Re: blobs (once more)

Michael J Gruber <git@xxxxxxxxxxxxxxxxxxxx> · Wed, 06 Apr 2011 14:20:09 +0200

Johannes Schindelin venit, vidit, dixit 06.04.2011 11:25:
> Hi,
> 
> On Wed, 6 Apr 2011, Pau Garcia i Quiles wrote:
> 
>> Binary large objects. I know it has been discussed once and again but 
>> I'd like to know if there is something new.
>>
>> Some corporation hired the company I work for one year ago to develop a 
>> large application. They imposed ClearCase as the VCS. I don't know if 
>> you have used it but it is a pain in the ass. We have lost weeks of 
>> development to site-replication problems, funny merges, etc. We are 
>> trying to migrate our project to git, which we have experience with.
>>
>> One very important point in this project (which is Windows only) is 
>> putting binaries in the repository. So far, we have suceeded in not 
>> doing that in other projects but we will need to do that in this 
>> project.
>>
>> In the Windows world, it is not unusual to use third-party libraries 
>> which are only available in binary form. Getting them as source is not 
>> an option because the companies developing them are not selling the 
>> source. Moving from those binary-only dependencies to something else is 
>> not an option either because what we are using has some unique features, 
>> be it technical features or support features. In our project, we have 
>> about a dozen such binaries, ranging from a few hundred kilobytes, to a 
>> couple hundred megabytes (proprietary database and virtualization 
>> engine).
>>
>> The usual answer to the "I need to put binaries in the repository" 
>> question has been "no, you do not". Well, we do.

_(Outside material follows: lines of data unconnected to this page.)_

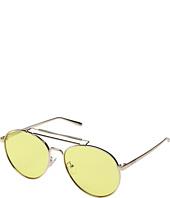 PERVERSE Sunglasses - Crisp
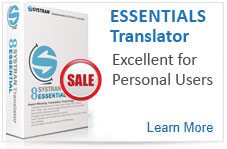 Essentials Translator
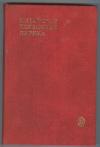 Купить книгу  - Китайская пейзажная лирика III-XIV в.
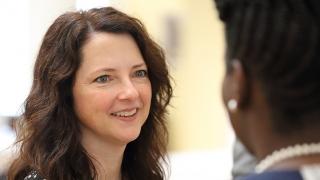 Shannon Barker U. Virginia BME Undergraduate Program Director
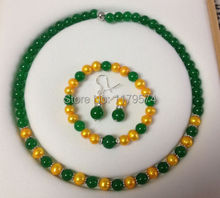 Fashion style free shipping wholesale jewelry 8MM Golden Akoya Cultured Pearl/Green Jade Necklace Bracelet Earrings Set  W0221(China (Mainland))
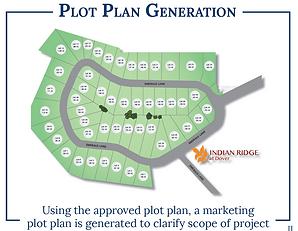 Plot Plan.PNG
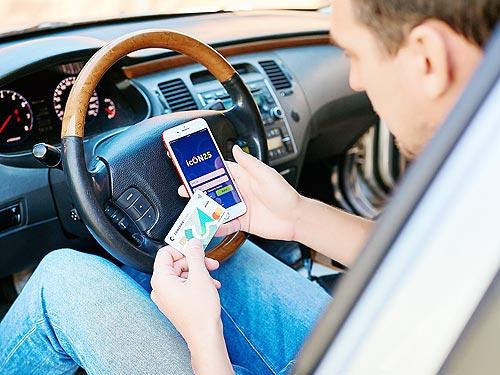 Как будут отражать изъятие водительских прав в мобильном приложении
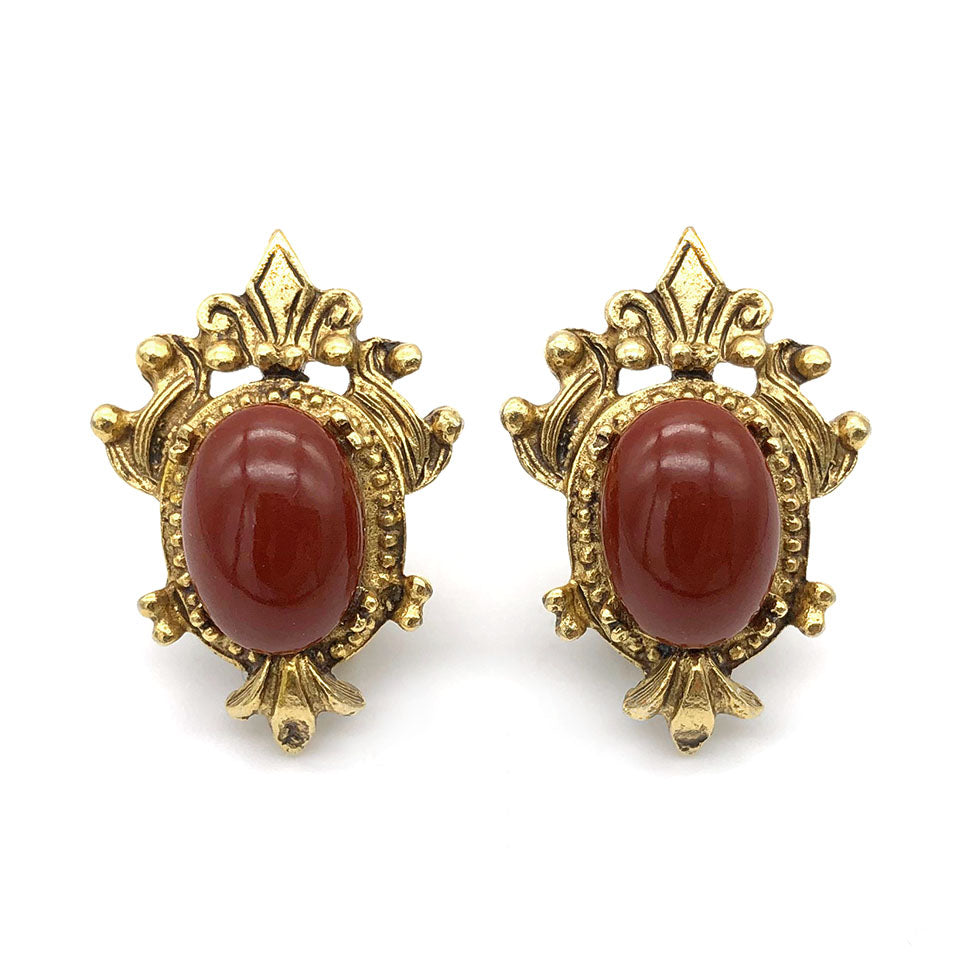 【USA輸入】ヴィンテージ フロレンザ イヤリング/Vintage FLORENZA Clip On Earrings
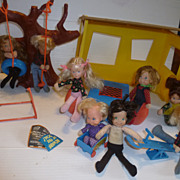 Mattel Honey Hill Bunch Dolls and Clubhouse Vintage 1970s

We are in heavy 
>> development now, therefore today's version may depend on a certain 
>> version of a third-party shared library (DLL) which we only can get in 
>> binary form, and tomorrow's version may depend on the next version of 
>> that library, and you cannot mix today's source with yesterday's 
>> third-party DLL. I. e. to be able to use the code from 7 days ago at 
>> 11.07 AM you need "git checkout" to "return" our source AND the binaries 
>> we were using back then. This is something ClearCase manages 
>> satisfactorily.
> 
> I understand. The problem in your case might not be too bad, after all. 
> The problem only arises when you have big files that are compressed. If 
> you check in multiple versions of an uncompressed .dll file, Git will 
> usually do a very good job at compressing them.
> 
> If they are compressed, what you probably need is something like a sparse 
> clone, which is sort of available in the form of shallow clones, but it is 
> too limited still.
> 
> Having said that, in another company I work for, they hav 20G repositories 
> and they will grow larger. That is something they incurred due to 
> historical reasons, and they are willing to pay the price in terms of disk 
> space. Due to Git's distributed nature, they had no problems with cloning; 
> they just use a local reference upon initial clone.
> 
>> I have read about:
>> - submodules + using different repositories once one "blob repository"  
>>   grows too much. This will be probably rejected because it is quite 
>>   contrived.
> 
> I would also recommend against this, because submodules are a very weak 
> part of Git.
> 
>> - git-annex (does not get the files in when cloning, pulling, checking 
>>   out; you need to do it manually)
>> - git-media (same as git-annex)
> 
> Yes, this is an option, but a bit klunky.
> 
>> - boar (no, we do not want to use a VCS for binaries in addition to git)
> 
> I did not know about that.
> 
>> - and a few more
>>
>> So far the only good solution seems to be git-bigfiles but it's still
>> in development.
> 
> It has stalled, apparently, but I wanted to have a look at it anyway. Will 
> let you know of my findings!

I think in many applications the "download-on-demand" approach which
git-annex takes is very important. (I don't know how far our
sparse/shallow supports this.) Also, their remote backends look
interesting. And no, I don't want Haskell as yet another language for
our code base.

Fedora handles big files (compressed tar balls) in git with a file
store, scripting (fedpkg) and tracking only a text file with hash values
("sources") in git; somehow a baby version of git-annex.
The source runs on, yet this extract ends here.